§ **Excerpt**
========================================

# How can i find TDC on Tecumseh 12hp ovxl120?



## jcundiff (May 17, 2008)

Push rod slipped off rocker arm, need to put back on and reset valve lash etc. New to small engines, not sure if I need to find TDC first then reassemble ?? if so how do I find TDC, on cars its marked on the flywheel...not sure how to find tdc on this ohv 12 hp tecumseh motor. solid state ignition. can anyone help???? tractor is 1988 model.


----------



## phillipmc (Jan 27, 2008)

Pull the blower housing off to access the flywheel On the flyhweel is a magnent. Then look for the coil pack which sits almost touching the flyhweel where the spark plug wire comes from when the magnent is under the coil pack you are close pull the spark plug out and get a flash light shine in the spark plug hole you should see the piston when the piston stops its upstroke and just before starting its down stroke should be TDC. When you are adjusting your valve clearance make sure you adjust it to factory specs. Someone on here with access to manuals should know what that is.


----------



## 30yearTech (Sep 14, 2006)

You don't have to take the blower housing off or access the flywheel to find the TDC of your engine. Go ahead and reassemble the valves and remove the spark plug, rotate the engine over slowly while observing the valve operation, after the intake valve closes slip a screw driver or other probe into the spark plug hole and continue rotating the crankshaft. The probe will be pushed upward as the piston approaches TDC. When the probe starts to slightly drop back down, stop this is the position for adjusting the valves.

========================================

§ **Information given**
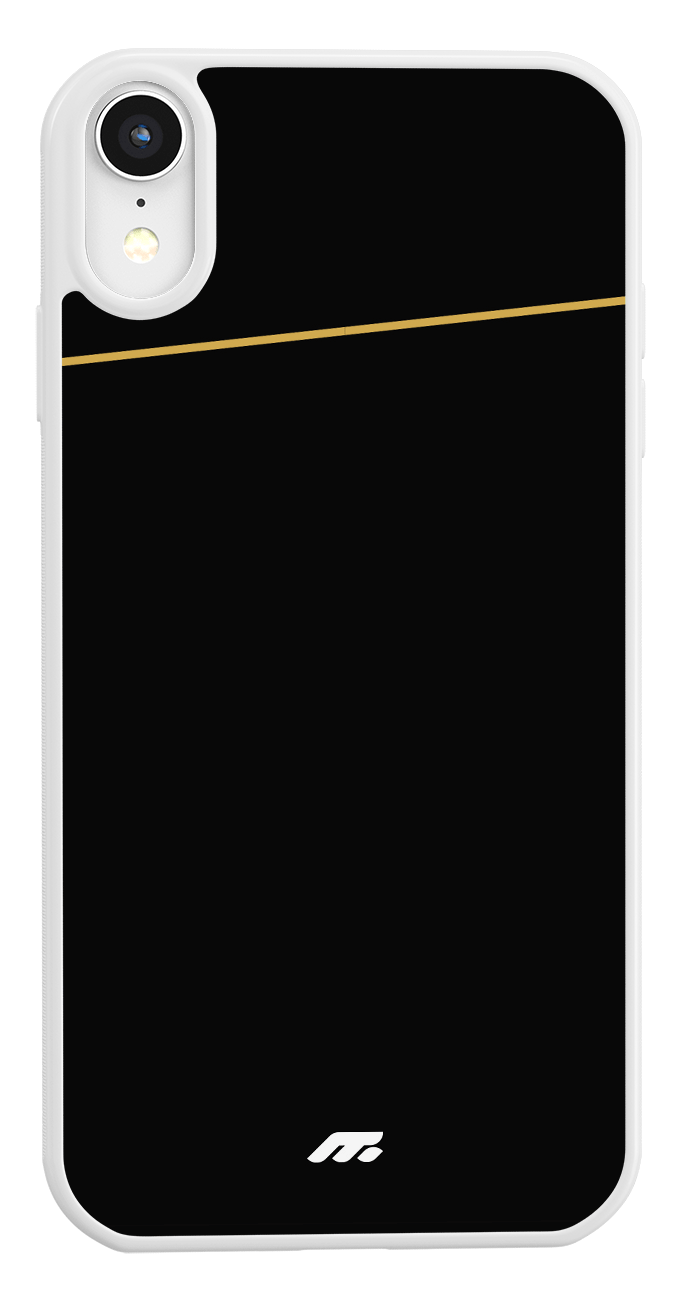 Coque AS Monaco football personnalisable pour téléphone - iPhone, Samsung, Google, Xiaomi, Oppo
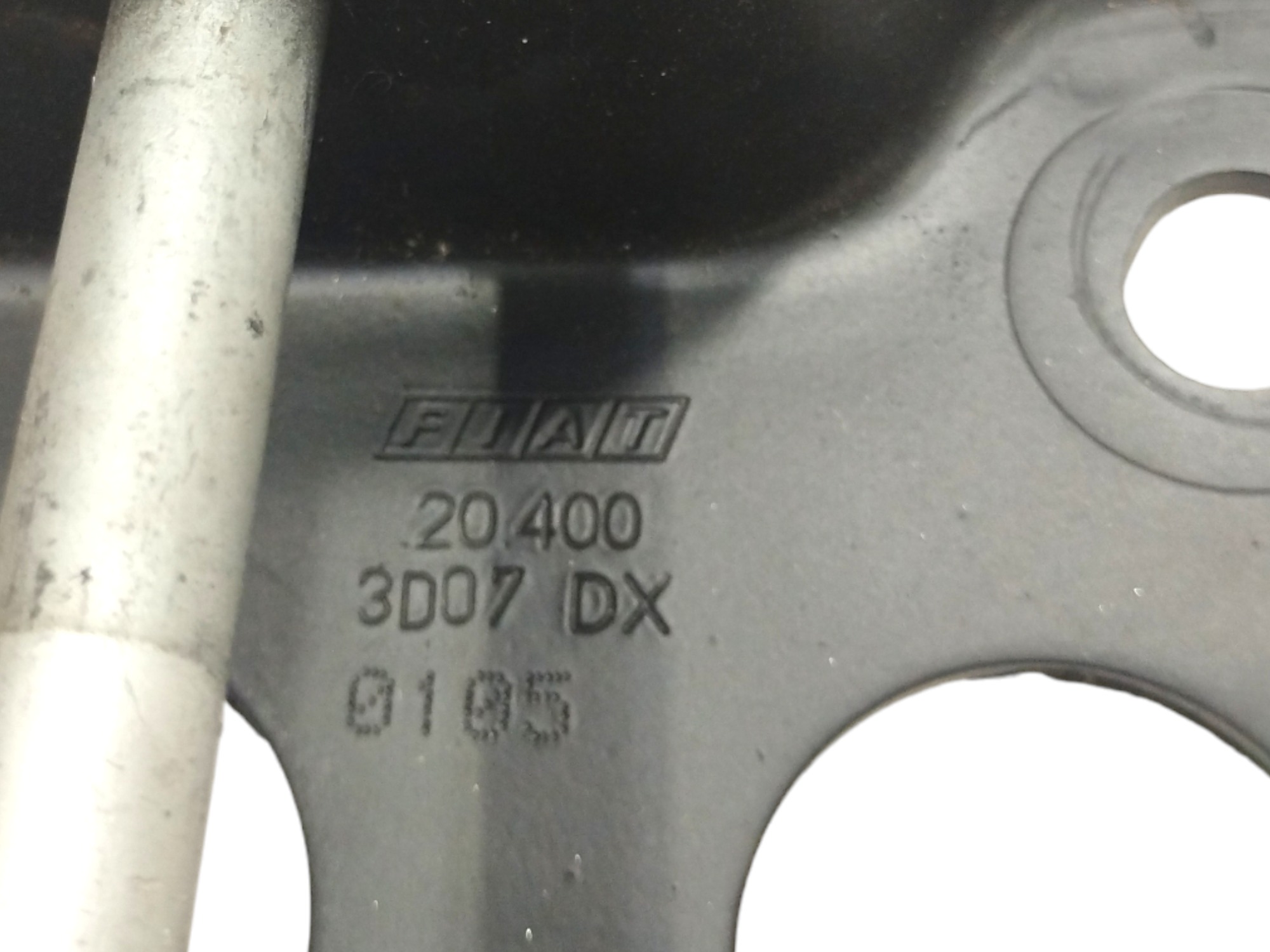 Jumelo Traseiro Direito Grand Siena Palio 2013 3d07dx 6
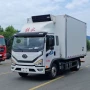 卧铺牛奶冰淇淋冷藏车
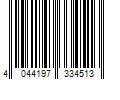 Barcode Image for UPC code 4044197334513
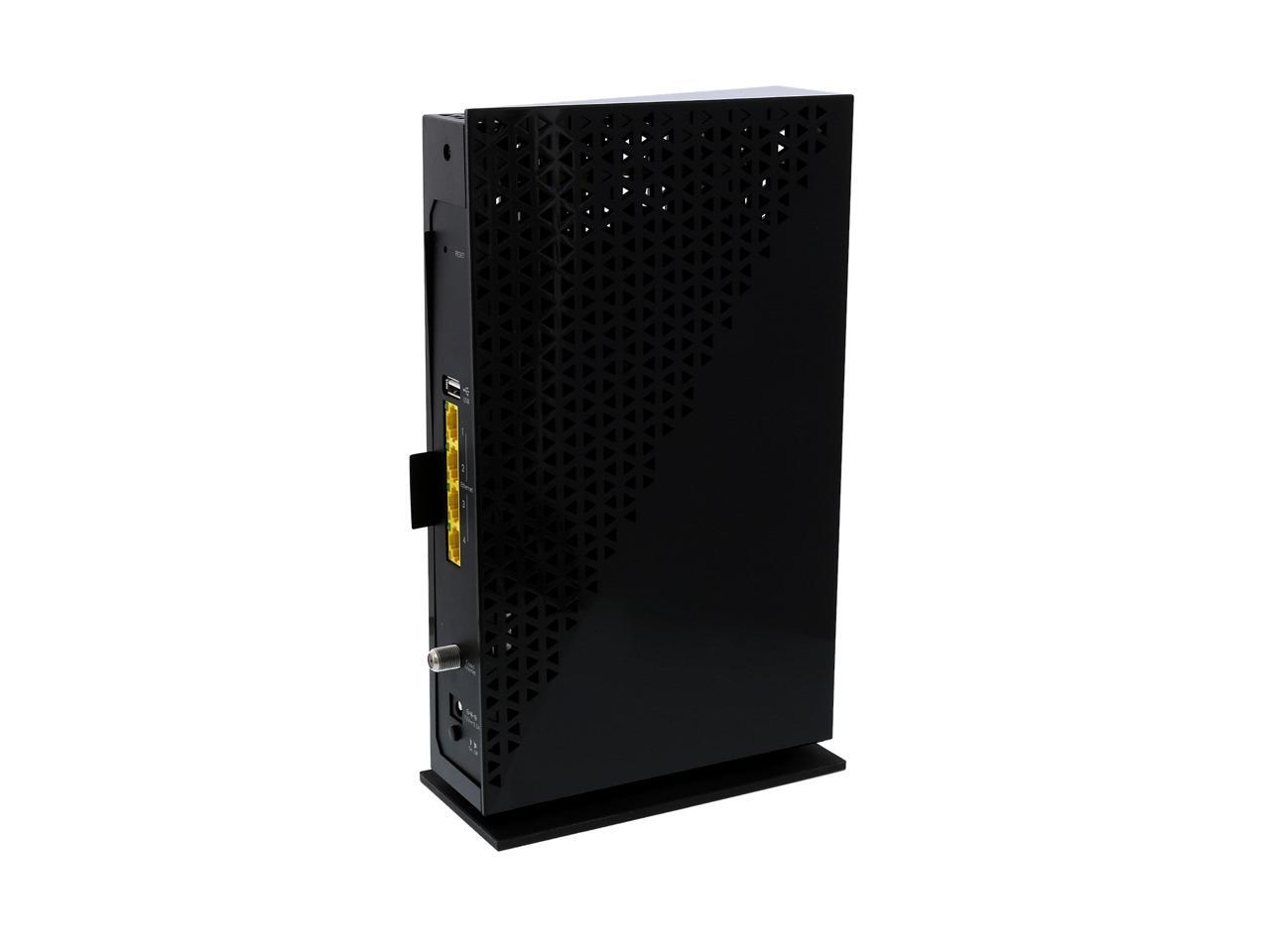 NETGEAR C6300 AC1750 (16x4) WiFi Cable Modem Router DOCSIS 3.0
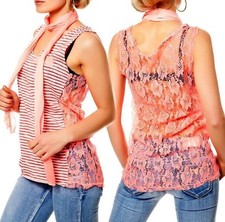 Sexy Miss Donna Strisce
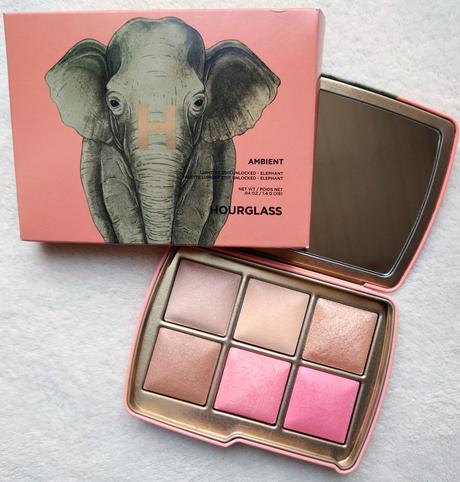 Je teste HOURGLASS avec la palette Elephant ! 🐘 (AMBIENT Lighting Edit Unlocked) Je teste HOURGLASS avec la palette Elephant ! 🐘 (AMBIENT Lighting Edit Unlocked)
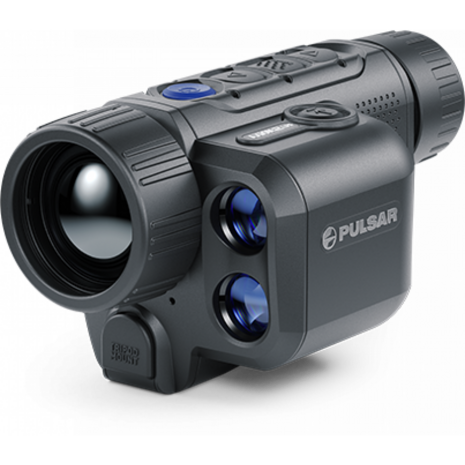 Pulsar Axion 2 XG35 LRF Warmtebeeld Handkijker (afstandmeter) 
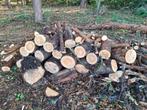 Brandhout grove den, Tuin en Terras, Ophalen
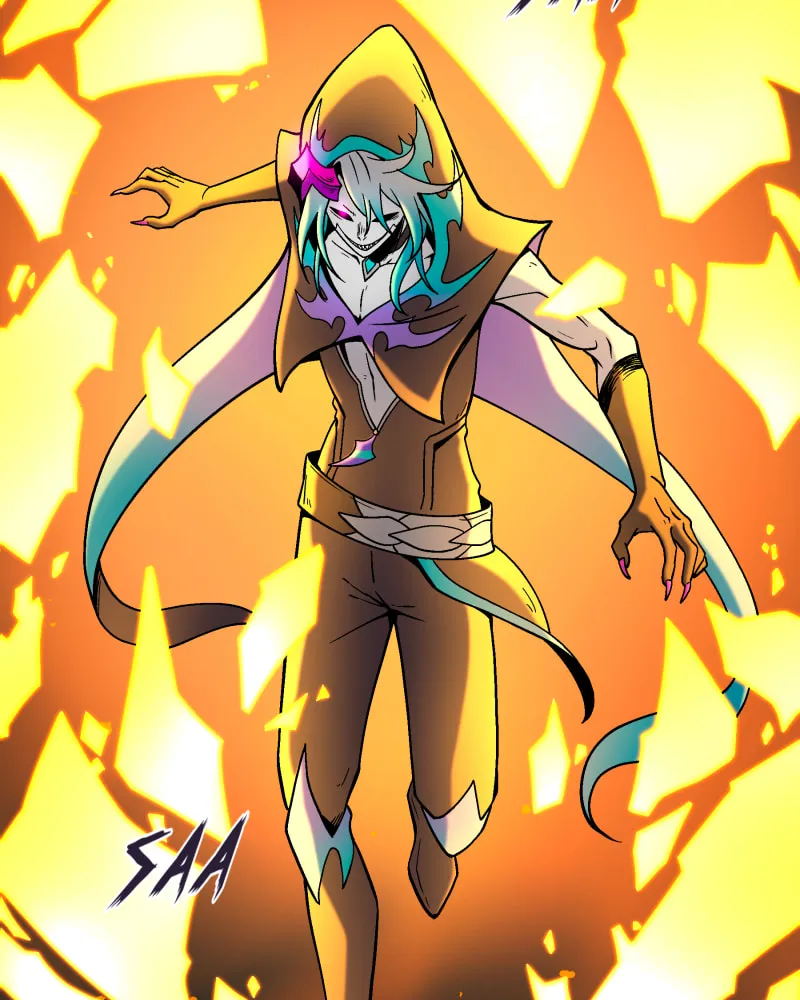 Black Sun Chapter 75 page 43 - 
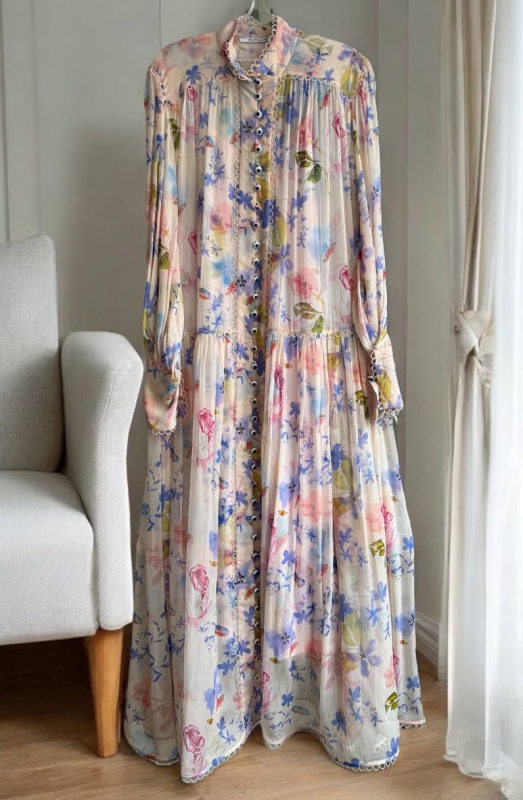 ПЛАТЬЕ ZIMMERMANN фото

========================================

§ **Exercise set**
- a) In the thread on finding TDC, why does the probe method say to stop turning the crankshaft when the probe starts to drop back down?
- b) From the thread on finding TDC, extract the passage from "## jcundiff (May" to "is 1988 model.".

§ **Outputs in order**
- a) The probe rests on the piston and gets pushed upward as the piston rises toward TDC. When it starts to drop slightly, the piston has reached the top and is beginning its down stroke. That is the position for adjusting the valves.

- b)
## jcundiff (May 17, 2008)

Push rod slipped off rocker arm, need to put back on and reset valve lash etc. New to small engines, not sure if I need to find TDC first then reassemble ?? if so how do I find TDC, on cars its marked on the flywheel...not sure how to find tdc on this ohv 12 hp tecumseh motor. solid state ignition. can anyone help???? tractor is 1988 model.